• Given information:
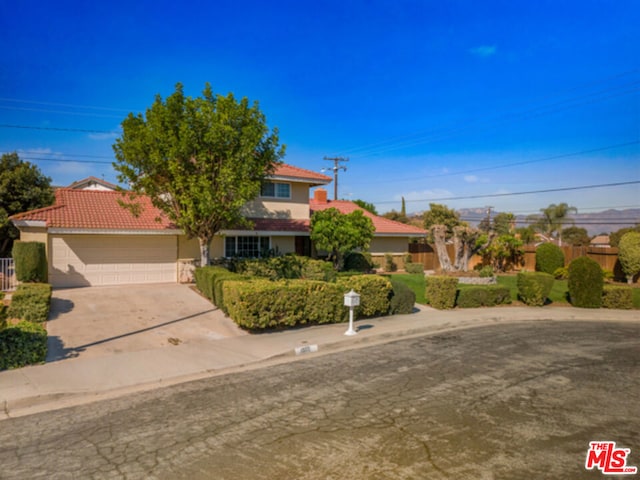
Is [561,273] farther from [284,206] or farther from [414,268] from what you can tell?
[284,206]

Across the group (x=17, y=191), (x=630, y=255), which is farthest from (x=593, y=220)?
(x=17, y=191)

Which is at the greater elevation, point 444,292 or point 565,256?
point 565,256

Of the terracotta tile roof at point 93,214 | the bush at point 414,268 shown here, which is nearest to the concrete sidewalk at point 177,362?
the terracotta tile roof at point 93,214

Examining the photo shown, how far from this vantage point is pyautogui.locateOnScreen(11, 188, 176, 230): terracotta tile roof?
17.5 m

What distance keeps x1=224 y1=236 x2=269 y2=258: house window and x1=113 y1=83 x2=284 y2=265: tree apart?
450 centimetres

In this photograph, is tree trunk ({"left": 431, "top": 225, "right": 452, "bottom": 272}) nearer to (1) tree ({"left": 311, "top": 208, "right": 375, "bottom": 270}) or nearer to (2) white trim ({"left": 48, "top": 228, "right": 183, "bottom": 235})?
(1) tree ({"left": 311, "top": 208, "right": 375, "bottom": 270})

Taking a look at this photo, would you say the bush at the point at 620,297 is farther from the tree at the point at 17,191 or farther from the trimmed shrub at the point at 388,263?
the tree at the point at 17,191

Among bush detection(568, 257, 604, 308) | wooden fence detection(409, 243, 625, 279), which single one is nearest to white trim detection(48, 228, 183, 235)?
bush detection(568, 257, 604, 308)

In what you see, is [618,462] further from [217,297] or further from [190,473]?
[217,297]

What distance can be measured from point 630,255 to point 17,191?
108 ft

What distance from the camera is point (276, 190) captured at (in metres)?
23.6

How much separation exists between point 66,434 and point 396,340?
8068mm

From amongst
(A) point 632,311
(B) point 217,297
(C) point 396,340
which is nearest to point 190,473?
(C) point 396,340

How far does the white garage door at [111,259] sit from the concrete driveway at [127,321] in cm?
137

• Task details: Rewrite all of the records above with every occurrence of "white trim" changed to "white molding" and nothing else altered. Omit the pictures from your answer.

• Solved exercise:
Is [561,273] farther from [284,206] or farther from [414,268] from what you can tell?
[284,206]

Across the group (x=17, y=191), (x=630, y=255), which is farthest from (x=593, y=220)?
(x=17, y=191)

Which is at the greater elevation, point 444,292 or point 565,256?
point 565,256

Of the terracotta tile roof at point 93,214 | the bush at point 414,268 shown here, which is nearest to the concrete sidewalk at point 177,362?
the terracotta tile roof at point 93,214

Examining the photo shown, how far from this vantage point is pyautogui.locateOnScreen(11, 188, 176, 230): terracotta tile roof?
17.5 m

What distance keeps x1=224 y1=236 x2=269 y2=258: house window and x1=113 y1=83 x2=284 y2=265: tree apart?
450 centimetres

In this photograph, is tree trunk ({"left": 431, "top": 225, "right": 452, "bottom": 272}) nearer to (1) tree ({"left": 311, "top": 208, "right": 375, "bottom": 270}) or nearer to (2) white molding ({"left": 48, "top": 228, "right": 183, "bottom": 235})?
(1) tree ({"left": 311, "top": 208, "right": 375, "bottom": 270})

Taking a look at this photo, would you say the bush at the point at 620,297 is farther from the tree at the point at 17,191 or farther from the trimmed shrub at the point at 388,263?
the tree at the point at 17,191

Among bush detection(568, 257, 604, 308) | wooden fence detection(409, 243, 625, 279), which single one is nearest to white molding detection(48, 228, 183, 235)?
bush detection(568, 257, 604, 308)

In what you see, is [618,462] further from [217,297] or further from [190,473]?
[217,297]

What distance can be measured from point 630,255 to point 17,191?
108 ft

What distance from the camera is point (276, 190) captured at (in metres)?
23.6

How much separation exists between point 66,434 and point 396,340?
8068mm

From amongst
(A) point 632,311
(B) point 217,297
(C) point 396,340
which is nearest to point 190,473?
(C) point 396,340

How far does the white garage door at [111,259] sit from the concrete driveway at [127,321] in cm?
137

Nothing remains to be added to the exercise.